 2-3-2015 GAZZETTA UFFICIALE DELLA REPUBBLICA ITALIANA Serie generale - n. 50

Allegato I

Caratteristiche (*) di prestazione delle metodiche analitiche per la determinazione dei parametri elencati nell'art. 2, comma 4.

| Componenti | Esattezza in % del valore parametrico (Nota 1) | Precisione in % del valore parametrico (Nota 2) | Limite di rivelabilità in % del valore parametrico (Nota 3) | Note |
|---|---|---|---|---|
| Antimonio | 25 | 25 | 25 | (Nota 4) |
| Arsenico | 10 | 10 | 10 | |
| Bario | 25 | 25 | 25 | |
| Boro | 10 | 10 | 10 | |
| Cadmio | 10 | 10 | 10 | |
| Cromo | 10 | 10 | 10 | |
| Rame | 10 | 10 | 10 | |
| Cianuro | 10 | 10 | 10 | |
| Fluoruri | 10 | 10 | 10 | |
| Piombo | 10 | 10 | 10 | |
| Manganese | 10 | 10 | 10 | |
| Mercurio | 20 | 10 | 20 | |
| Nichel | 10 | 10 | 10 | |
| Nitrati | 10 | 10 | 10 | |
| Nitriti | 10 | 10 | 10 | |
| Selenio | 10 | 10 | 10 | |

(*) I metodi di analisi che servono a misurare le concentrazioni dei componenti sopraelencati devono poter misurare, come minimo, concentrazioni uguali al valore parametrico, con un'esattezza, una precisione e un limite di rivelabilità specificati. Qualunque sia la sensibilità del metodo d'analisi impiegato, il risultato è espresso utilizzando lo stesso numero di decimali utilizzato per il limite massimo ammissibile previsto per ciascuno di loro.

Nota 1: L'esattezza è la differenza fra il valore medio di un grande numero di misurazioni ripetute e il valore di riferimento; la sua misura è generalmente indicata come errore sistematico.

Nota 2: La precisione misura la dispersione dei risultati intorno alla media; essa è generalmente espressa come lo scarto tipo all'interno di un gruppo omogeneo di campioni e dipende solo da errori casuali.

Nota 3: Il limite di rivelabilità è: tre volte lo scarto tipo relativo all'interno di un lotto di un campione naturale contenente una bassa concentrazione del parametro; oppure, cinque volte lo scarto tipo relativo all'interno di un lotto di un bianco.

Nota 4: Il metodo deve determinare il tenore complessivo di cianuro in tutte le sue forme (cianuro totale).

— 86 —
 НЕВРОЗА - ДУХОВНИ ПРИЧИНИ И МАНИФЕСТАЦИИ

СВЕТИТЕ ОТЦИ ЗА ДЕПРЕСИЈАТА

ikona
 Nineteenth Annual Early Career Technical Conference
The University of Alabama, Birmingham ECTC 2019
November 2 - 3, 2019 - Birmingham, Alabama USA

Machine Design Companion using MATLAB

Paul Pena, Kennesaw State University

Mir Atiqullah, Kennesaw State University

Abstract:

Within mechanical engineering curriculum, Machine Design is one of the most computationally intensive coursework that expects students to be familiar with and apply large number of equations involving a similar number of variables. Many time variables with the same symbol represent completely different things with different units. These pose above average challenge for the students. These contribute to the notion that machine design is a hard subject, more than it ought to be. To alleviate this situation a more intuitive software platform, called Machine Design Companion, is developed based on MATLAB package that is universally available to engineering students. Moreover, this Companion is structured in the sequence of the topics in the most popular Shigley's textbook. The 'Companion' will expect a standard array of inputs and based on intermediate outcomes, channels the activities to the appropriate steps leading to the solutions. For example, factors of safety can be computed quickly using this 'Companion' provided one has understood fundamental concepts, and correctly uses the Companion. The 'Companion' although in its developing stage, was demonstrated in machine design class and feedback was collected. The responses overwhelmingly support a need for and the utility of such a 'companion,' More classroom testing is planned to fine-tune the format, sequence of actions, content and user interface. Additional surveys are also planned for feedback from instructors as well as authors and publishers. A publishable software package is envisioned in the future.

- - - - - - -

▶ _What is required_
Retype all the data exactly, line for line.

▶ _Solution below_
 2-3-2015 GAZZETTA UFFICIALE DELLA REPUBBLICA ITALIANA Serie generale - n. 50

Allegato I

Caratteristiche (*) di prestazione delle metodiche analitiche per la determinazione dei parametri elencati nell'art. 2, comma 4.

| Componenti | Esattezza in % del valore parametrico (Nota 1) | Precisione in % del valore parametrico (Nota 2) | Limite di rivelabilità in % del valore parametrico (Nota 3) | Note |
|---|---|---|---|---|
| Antimonio | 25 | 25 | 25 | (Nota 4) |
| Arsenico | 10 | 10 | 10 | |
| Bario | 25 | 25 | 25 | |
| Boro | 10 | 10 | 10 | |
| Cadmio | 10 | 10 | 10 | |
| Cromo | 10 | 10 | 10 | |
| Rame | 10 | 10 | 10 | |
| Cianuro | 10 | 10 | 10 | |
| Fluoruri | 10 | 10 | 10 | |
| Piombo | 10 | 10 | 10 | |
| Manganese | 10 | 10 | 10 | |
| Mercurio | 20 | 10 | 20 | |
| Nichel | 10 | 10 | 10 | |
| Nitrati | 10 | 10 | 10 | |
| Nitriti | 10 | 10 | 10 | |
| Selenio | 10 | 10 | 10 | |

(*) I metodi di analisi che servono a misurare le concentrazioni dei componenti sopraelencati devono poter misurare, come minimo, concentrazioni uguali al valore parametrico, con un'esattezza, una precisione e un limite di rivelabilità specificati. Qualunque sia la sensibilità del metodo d'analisi impiegato, il risultato è espresso utilizzando lo stesso numero di decimali utilizzato per il limite massimo ammissibile previsto per ciascuno di loro.

Nota 1: L'esattezza è la differenza fra il valore medio di un grande numero di misurazioni ripetute e il valore di riferimento; la sua misura è generalmente indicata come errore sistematico.

Nota 2: La precisione misura la dispersione dei risultati intorno alla media; essa è generalmente espressa come lo scarto tipo all'interno di un gruppo omogeneo di campioni e dipende solo da errori casuali.

Nota 3: Il limite di rivelabilità è: tre volte lo scarto tipo relativo all'interno di un lotto di un campione naturale contenente una bassa concentrazione del parametro; oppure, cinque volte lo scarto tipo relativo all'interno di un lotto di un bianco.

Nota 4: Il metodo deve determinare il tenore complessivo di cianuro in tutte le sue forme (cianuro totale).

— 86 —
 НЕВРОЗА - ДУХОВНИ ПРИЧИНИ И МАНИФЕСТАЦИИ

СВЕТИТЕ ОТЦИ ЗА ДЕПРЕСИЈАТА

ikona
 Nineteenth Annual Early Career Technical Conference
The University of Alabama, Birmingham ECTC 2019
November 2 - 3, 2019 - Birmingham, Alabama USA

Machine Design Companion using MATLAB

Paul Pena, Kennesaw State University

Mir Atiqullah, Kennesaw State University

Abstract:

Within mechanical engineering curriculum, Machine Design is one of the most computationally intensive coursework that expects students to be familiar with and apply large number of equations involving a similar number of variables. Many time variables with the same symbol represent completely different things with different units. These pose above average challenge for the students. These contribute to the notion that machine design is a hard subject, more than it ought to be. To alleviate this situation a more intuitive software platform, called Machine Design Companion, is developed based on MATLAB package that is universally available to engineering students. Moreover, this Companion is structured in the sequence of the topics in the most popular Shigley's textbook. The 'Companion' will expect a standard array of inputs and based on intermediate outcomes, channels the activities to the appropriate steps leading to the solutions. For example, factors of safety can be computed quickly using this 'Companion' provided one has understood fundamental concepts, and correctly uses the Companion. The 'Companion' although in its developing stage, was demonstrated in machine design class and feedback was collected. The responses overwhelmingly support a need for and the utility of such a 'companion,' More classroom testing is planned to fine-tune the format, sequence of actions, content and user interface. Additional surveys are also planned for feedback from instructors as well as authors and publishers. A publishable software package is envisioned in the future.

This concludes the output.